Initially, officials thought they had to wait 48 hours, but that rule has been dropped and they confirmed they could reopen in the yellow tier on Wednesday.
“I think it is definitely a welcome reprieve from COVID, and many of our businesses will be thrilled to have more capacity and, in general, our community worked so hard to get to this point, wearing the masks, social distancing, getting vaccinated, and it’s working,” Supervisor Katrina Foley told City News Service.
“The vaccines have dramatically reduced the spread of COVID in our community, and we are so close to herd immunity. We just need to keep encouraging people to get vaccinated,” she added.
Orange County CEO Frank Kim said the move “is a continuation of the trends that we’ve seen over the past two weeks.” After the county moved up to the orange tier in mid-March, officials saw the numbers had “plateaued” at about 3 cases per 100,000 residents, Kim said.
“We moved past the plateau,” Kim said. “It’s a testament to how effective vaccines are.”
Officials kept a close eye on the numbers after moving into the orange tier and wondered, “Will there be a bump in case rates?

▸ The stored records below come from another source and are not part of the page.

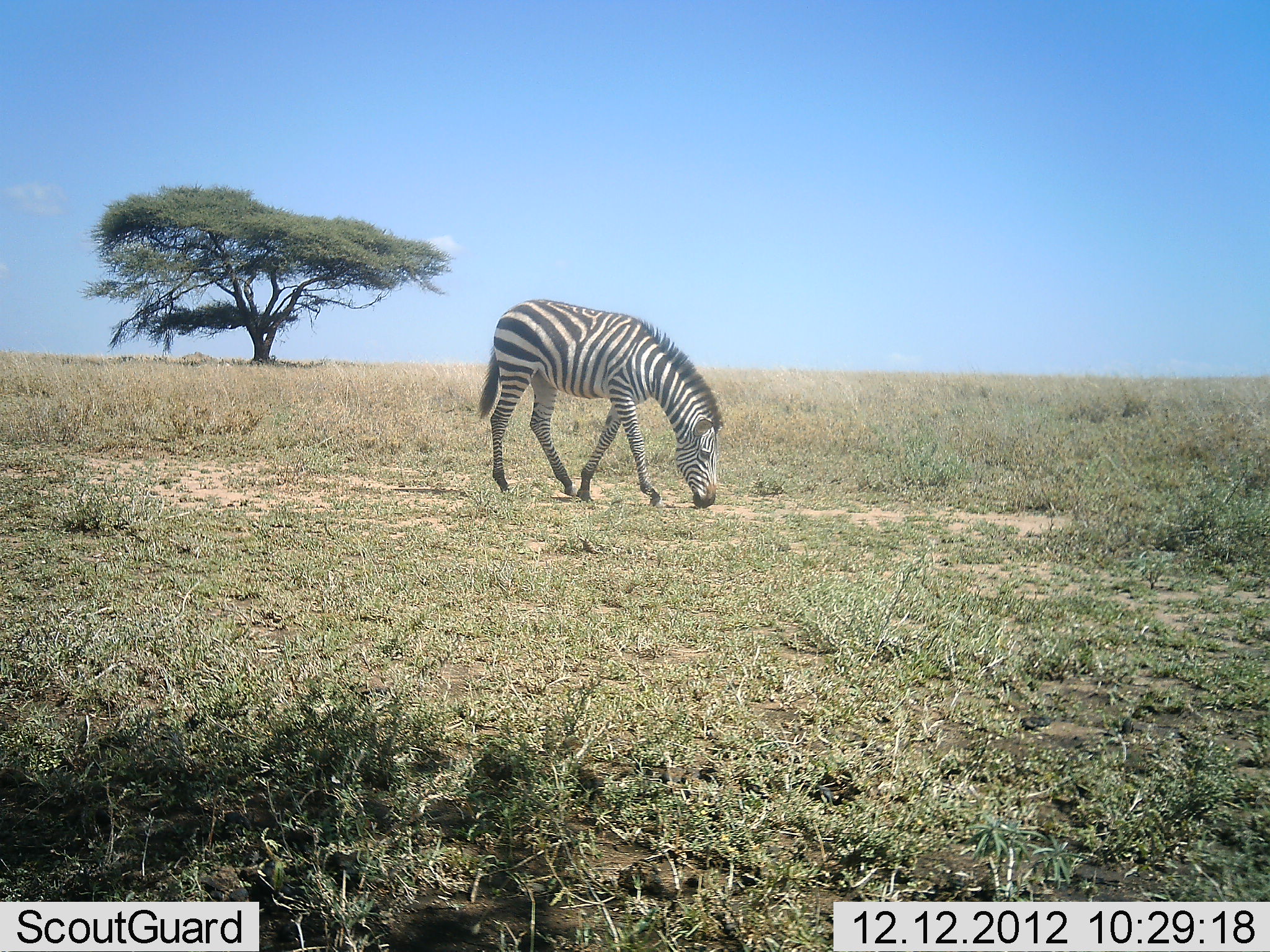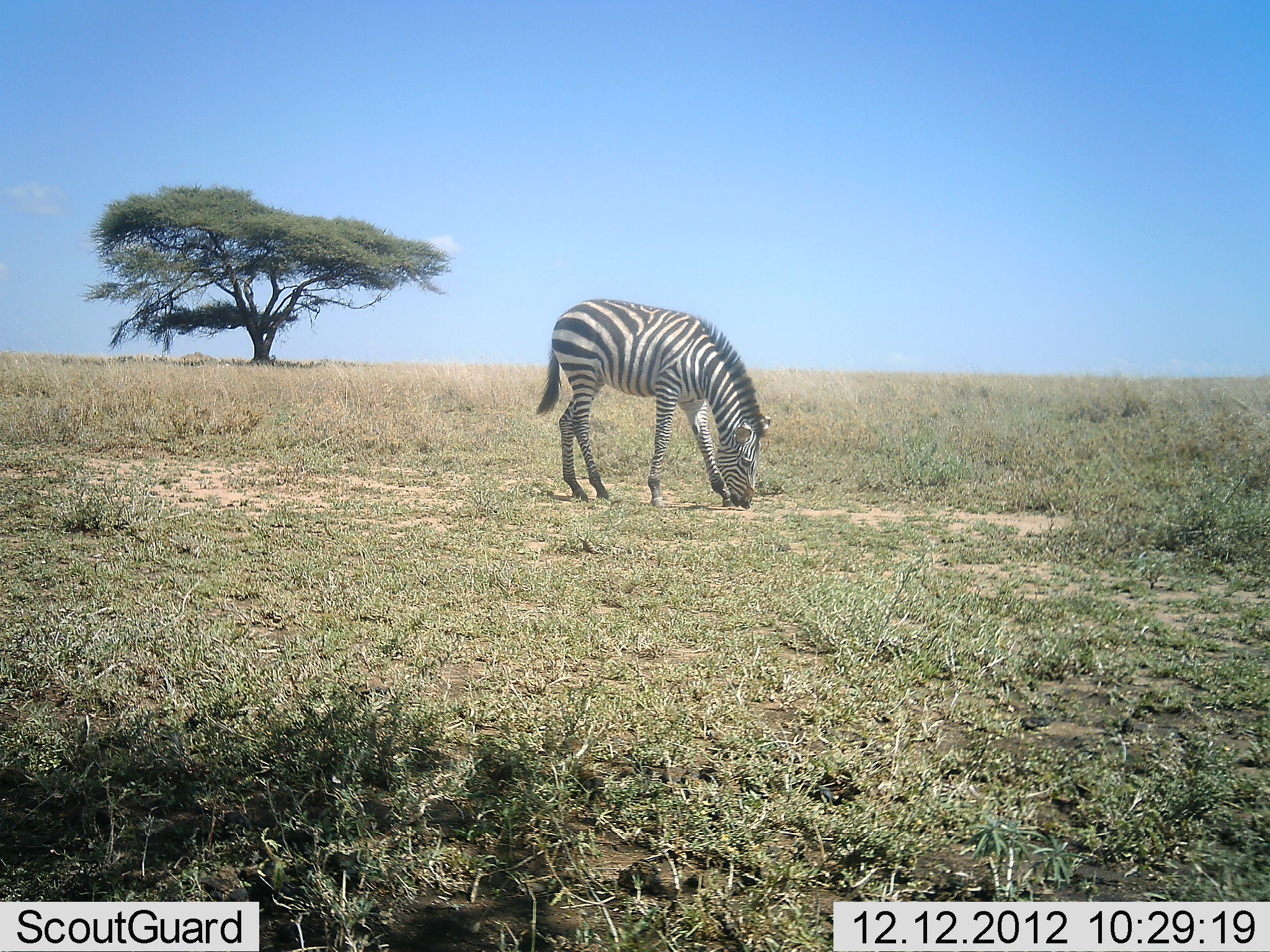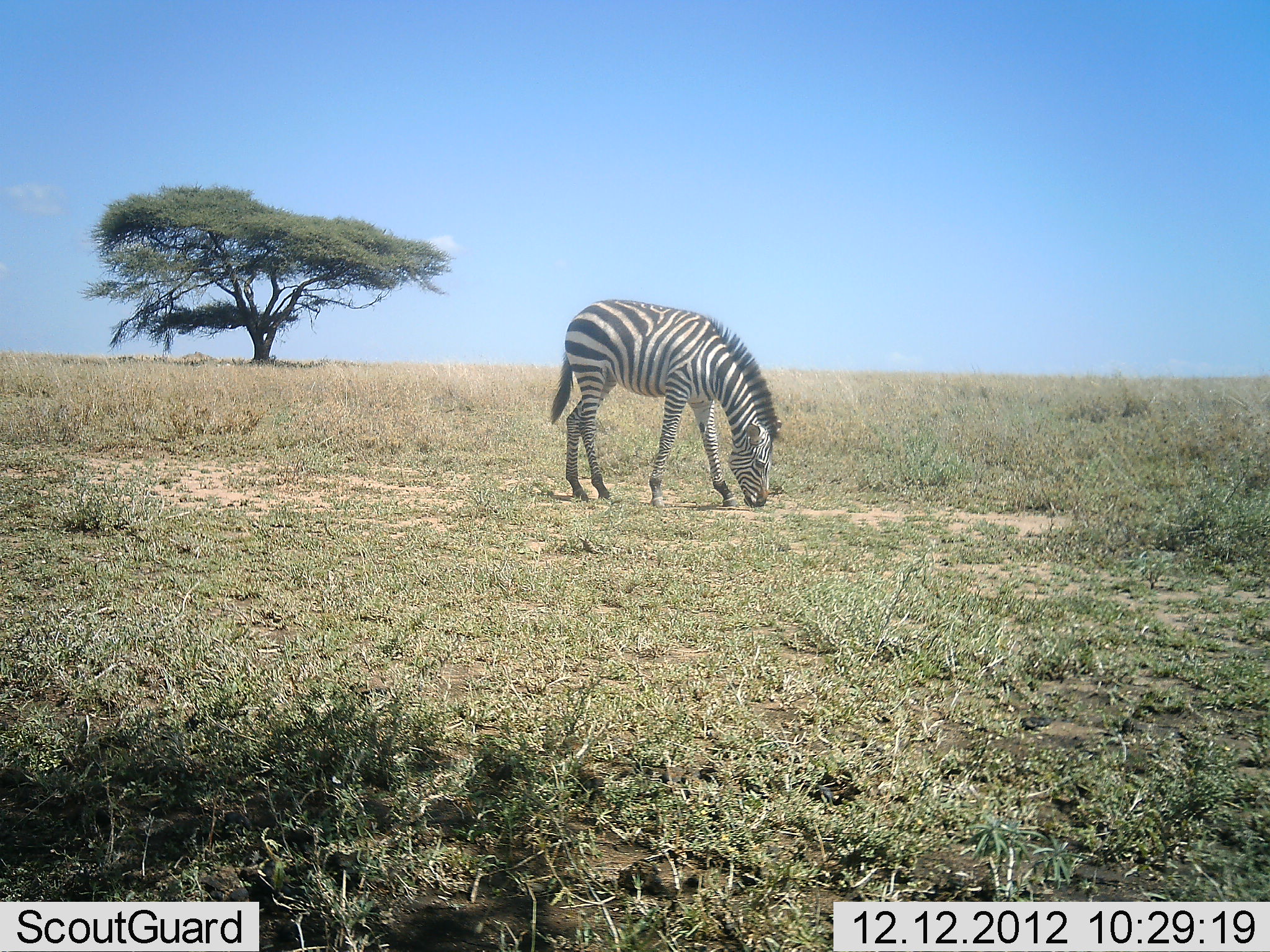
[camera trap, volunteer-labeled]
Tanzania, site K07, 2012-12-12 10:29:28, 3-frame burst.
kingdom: Animalia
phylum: Chordata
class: Mammalia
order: Perissodactyla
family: Equidae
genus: Equus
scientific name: Equus quagga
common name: plains zebra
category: zebra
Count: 1.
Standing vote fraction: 40%.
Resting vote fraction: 0%.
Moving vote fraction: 10%.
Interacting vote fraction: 0%.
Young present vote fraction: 0%.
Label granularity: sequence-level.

And we haven’t seen that.”
The county had a mobile vaccine site in Santa Ana last weekend for clients of CalOptima, the county’s insurance provider for lower-income residents, and about 800 inoculations were done, Kim said.

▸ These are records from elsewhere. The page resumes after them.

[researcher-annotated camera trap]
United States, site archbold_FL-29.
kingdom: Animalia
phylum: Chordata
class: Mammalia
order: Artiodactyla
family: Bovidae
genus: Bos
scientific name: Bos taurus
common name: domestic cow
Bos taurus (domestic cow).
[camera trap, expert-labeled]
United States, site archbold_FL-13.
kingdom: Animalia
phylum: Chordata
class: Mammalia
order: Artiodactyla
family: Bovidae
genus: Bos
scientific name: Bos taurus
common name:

“We’re going to be there for the next three or four weeks in a row,” he added.
Officials have seen a decline in vaccine demand at public and private sites, Kim said.

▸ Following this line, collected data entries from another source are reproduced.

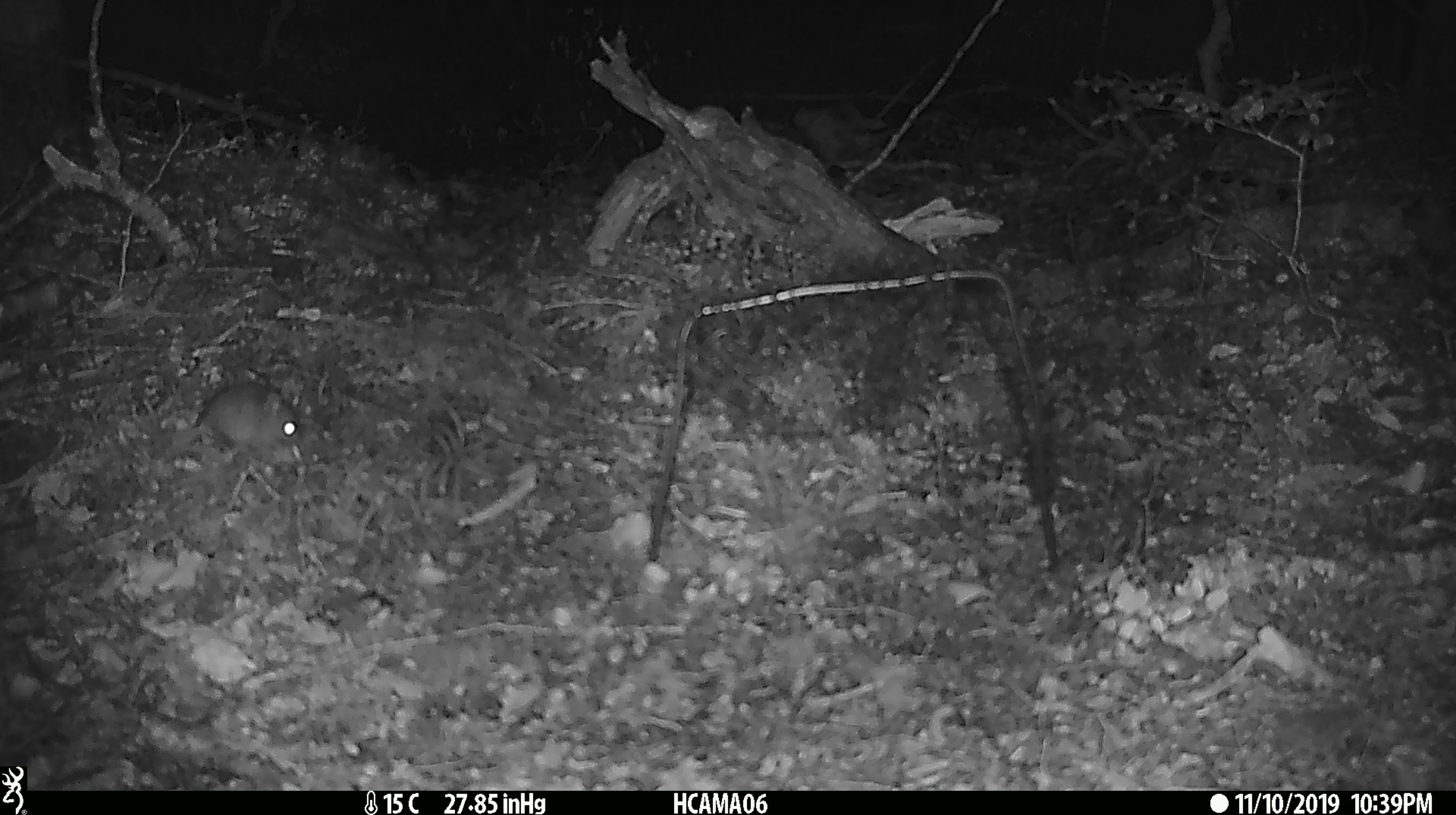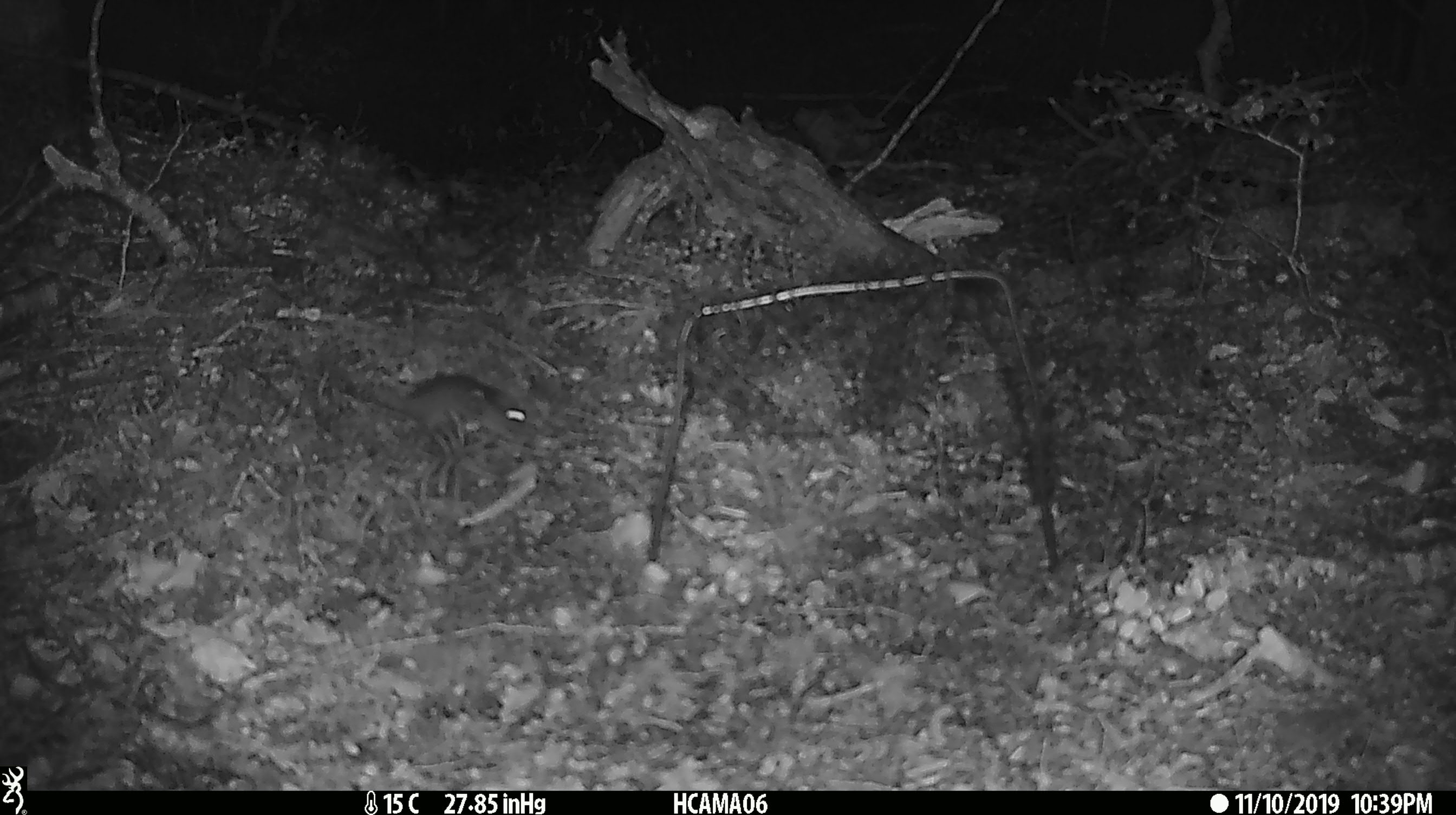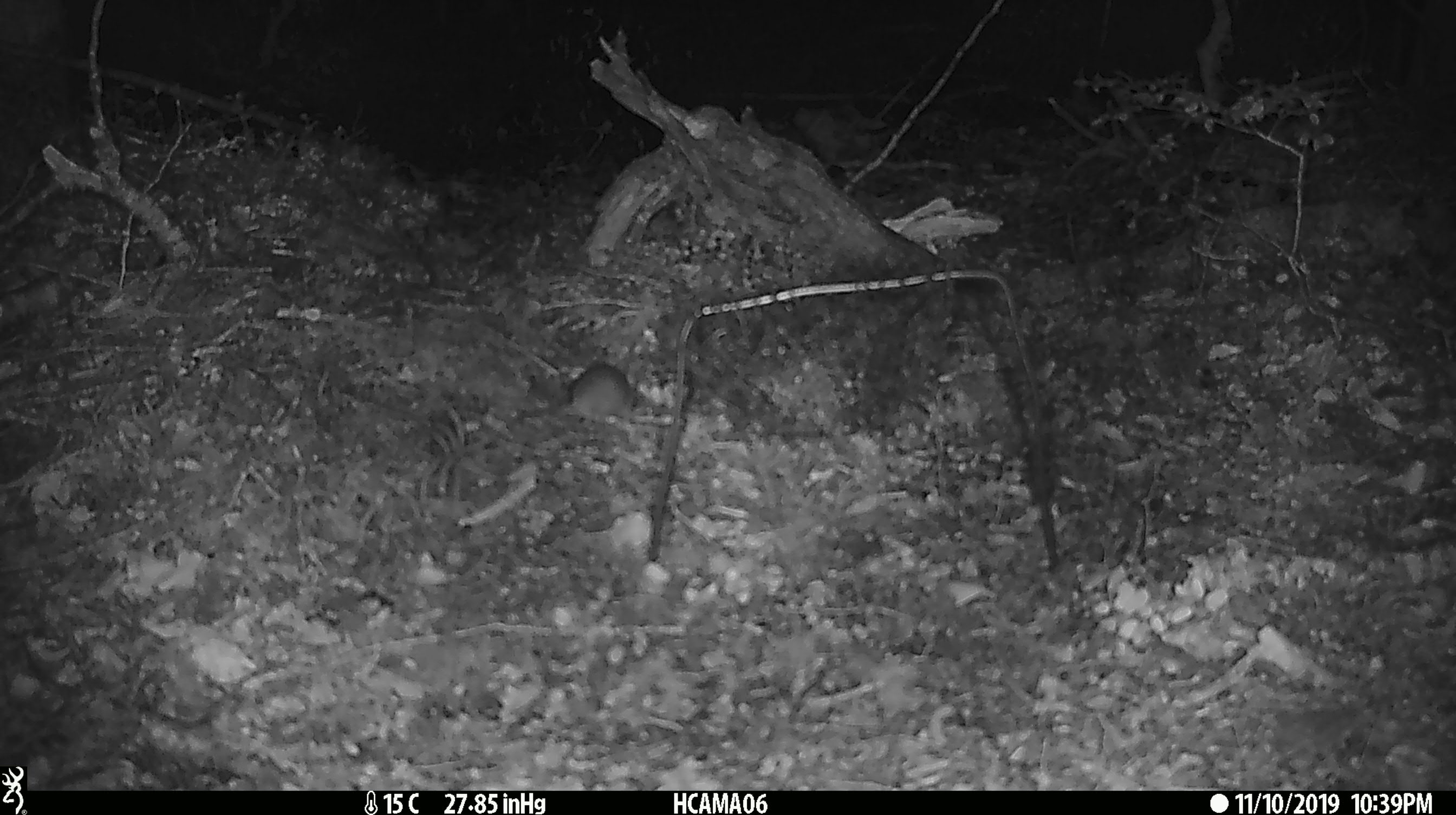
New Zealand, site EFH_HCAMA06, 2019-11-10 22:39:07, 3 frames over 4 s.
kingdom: Animalia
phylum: Chordata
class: Mammalia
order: Rodentia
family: Muridae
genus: Mus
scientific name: Mus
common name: mouse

Foley suspects it is an issue of access for many.
“It’s hard to go during the day when you’re working so I do have to keep reminding people no appointments are necessary at the Orange County Fairgrounds and it’s so easy to just drive up, walk up,” Foley said. “You can get it all done in 30 minutes.”
Foley said it is also important to emphasize that the vaccines have been vetted by scientists.
“If we can just make sure everybody understands that the vaccines are safe and effective and went through the appropriate trials,” Foley said. “And the scientists are confirming it’s highly effective at stopping the spread of COVID.”
Supervisor Don Wagner said the move into the yellow tier was “a long time coming and should have been done two weeks ago. We should also be getting rid of mask mandates and doing all kinds of stuff science justifies.”
Wagner agreed that the declining numbers are owed to the increasing vaccinations, and said the county has some of the best inoculation rates in the state.
“This is the reward and I would rather see it happen tomorrow than later,” Wagner said.
The case rate as of Monday, the most recent data reported, was at 1.4 per 100,000 people, Kim said. On Sunday, the case rate was 1.5 per 100,000. The positivity rates overall and in the lower socioeconomic communities was 0.9%, Kim said.
According to the weekly state data released every Tuesday, the average for the county’s daily case rate per 100,000 people dropped from 1.8 last week to 1.5. The overall test positivity rate improved from 1% to 0.9%, and the county’s Health Equity Quartile rate, which measures positivity in hot spots in disadvantaged communities, declined from 1.2% to 0.9%.
Graduating to the yellow tier allows for greater attendance for many businesses such as movie theaters and gyms, while museums, zoos and aquariums can open at full capacity and for the first time bars and distilleries can open indoors.
The Richard Nixon Presidential Library and Museum will reopen Wednesday for the first time since the pandemic closed it last year. That move, however, was planned regardless of whether the county moved up to the yellow tier.
The county reported just 48 newly diagnosed COVID-19 infections Tuesday, upping its cumulative caseload to 254,831. For the second consecutive day, no additional fatalities were reported.
Hospitalization numbers due to the virus dropped from 79 on Monday to 78, with the number of intensive care unit patients inching up from 13 to 14.
The county reported 6,145 tests, boosting the cumulative to 3,814,553. The seven-day average of tests dipped from 277.6 per 100,000 last week to 263.7 per 100,000.
Three deaths logged last weekend increased the death toll to 5,031. Only one fatality has been reported this month. The death toll for April is 38.
The death toll for March is 180, 580 for February, and 1,536 for January, the deadliest month of the pandemic, and 931 for December, the next deadliest.